At the federal level, the Ministry of Health has an important role even after measures, which have granted provinces more health-related autonomy. However, its core mandate after the 18th Amendment appears to center around normative tasks, coordination, resource mobilization, information and evidence, disease security, ensuring compliance with international health regulations, and streamlining trade in health and the aid effectiveness agenda. Many changes are required in its culture to align its functioning with this mandate. Currently the ministry is swamped by management of a few tertiary care hospitals and manning operational controls of the national public health programs. Its functionaries are overwhelmed by administrative tasks, and managing its subordinate, attached, and allied or ‘autonomous’ departments. As a result the space for normative and strategic work has been crowded out. Much of the time of its functionaries is spent in, which can function better with devolved controls, albeit with appropriate oversight. Its planning infrastructure is weak and there is no institutional entity responsible for human resource planning; the potential of its functionaries remains largely un-harnessed. The ministry’s capacity is also limited to ensure compliance with international health regulations and serve one of its core roles, which relates to the information-evidence-policy cycle. It is performing a mix of normative, regulatory and implementation tasks often with lack of needed separation. A revamped ministry needs to concentrate on its core mandate and develop its capacity in these areas. In the pre-18th Amendment and NFC 2010 era the ministry embarked upon the process of formulating a new national health policy with an operational flavor, which must now be revisited and its orientation changed to one that resonates with the new mandate of the ministry.

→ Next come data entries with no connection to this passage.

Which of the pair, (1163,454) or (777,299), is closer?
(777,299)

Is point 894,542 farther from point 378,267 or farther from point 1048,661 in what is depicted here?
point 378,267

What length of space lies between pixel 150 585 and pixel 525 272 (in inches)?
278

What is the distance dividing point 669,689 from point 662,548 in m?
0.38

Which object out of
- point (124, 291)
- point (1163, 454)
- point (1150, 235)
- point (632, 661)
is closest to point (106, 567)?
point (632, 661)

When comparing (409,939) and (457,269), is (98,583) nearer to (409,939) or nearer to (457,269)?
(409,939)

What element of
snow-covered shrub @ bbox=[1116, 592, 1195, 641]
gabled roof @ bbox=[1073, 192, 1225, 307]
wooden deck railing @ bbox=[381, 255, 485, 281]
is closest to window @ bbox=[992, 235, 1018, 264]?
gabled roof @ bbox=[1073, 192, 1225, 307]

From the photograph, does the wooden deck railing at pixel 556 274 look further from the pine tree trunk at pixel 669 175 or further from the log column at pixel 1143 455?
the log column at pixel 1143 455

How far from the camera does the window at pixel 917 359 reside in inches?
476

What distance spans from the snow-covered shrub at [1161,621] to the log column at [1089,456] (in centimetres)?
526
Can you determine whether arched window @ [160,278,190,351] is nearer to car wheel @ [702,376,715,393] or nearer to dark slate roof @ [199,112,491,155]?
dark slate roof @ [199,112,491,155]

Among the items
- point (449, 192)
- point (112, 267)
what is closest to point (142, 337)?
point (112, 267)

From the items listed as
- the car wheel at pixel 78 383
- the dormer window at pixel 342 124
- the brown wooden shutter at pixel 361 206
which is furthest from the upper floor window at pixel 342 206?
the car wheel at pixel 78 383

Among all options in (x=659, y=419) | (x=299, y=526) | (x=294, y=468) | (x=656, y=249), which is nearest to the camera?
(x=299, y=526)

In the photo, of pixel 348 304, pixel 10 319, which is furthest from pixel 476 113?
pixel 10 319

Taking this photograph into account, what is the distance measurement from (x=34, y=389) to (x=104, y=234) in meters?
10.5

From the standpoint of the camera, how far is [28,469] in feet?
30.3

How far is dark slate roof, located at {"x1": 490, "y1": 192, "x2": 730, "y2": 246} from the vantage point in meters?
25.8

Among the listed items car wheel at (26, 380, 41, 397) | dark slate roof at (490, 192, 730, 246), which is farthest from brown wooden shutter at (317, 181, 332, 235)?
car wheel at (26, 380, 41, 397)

Provincial agencies—the departments of health—require a different set of competencies. They have to develop the capacity to plan, implement and oversee a reform process that expands the focus of primary healthcare both with reference to the set of services to be delivered as well as the first point of contact with individuals. In order to achieve this they need to develop capacity to regulate service provision by non-state actors to whom services have been contracted out under programs launched in the last decade and develop protocols for intra-organizational contracting of services from one level of the government (provincial) to another (the district).
At the third tier of government, the need for operational clarity vis-à-vis divisional and district roles is urgent since tussles at this level are undermining service delivery. Districts additionally have to develop capacity to integrate national public health programs with district accounting and accountability channels and hone designated roles for management, quality assurance, evaluation and inter-sectoral collaboration.
Health reform can have many entry points—changes in financing, service arrangements, payment and incentive systems, labor market interventions and social protection arrangements. However for each, institutional capacity at the stewardship level is a prerequisite. There is an opportunity today to draw upon the external drivers to reconfigure systems of governance facilitate health reform. A critical opportunity will be lost if we fail to do so.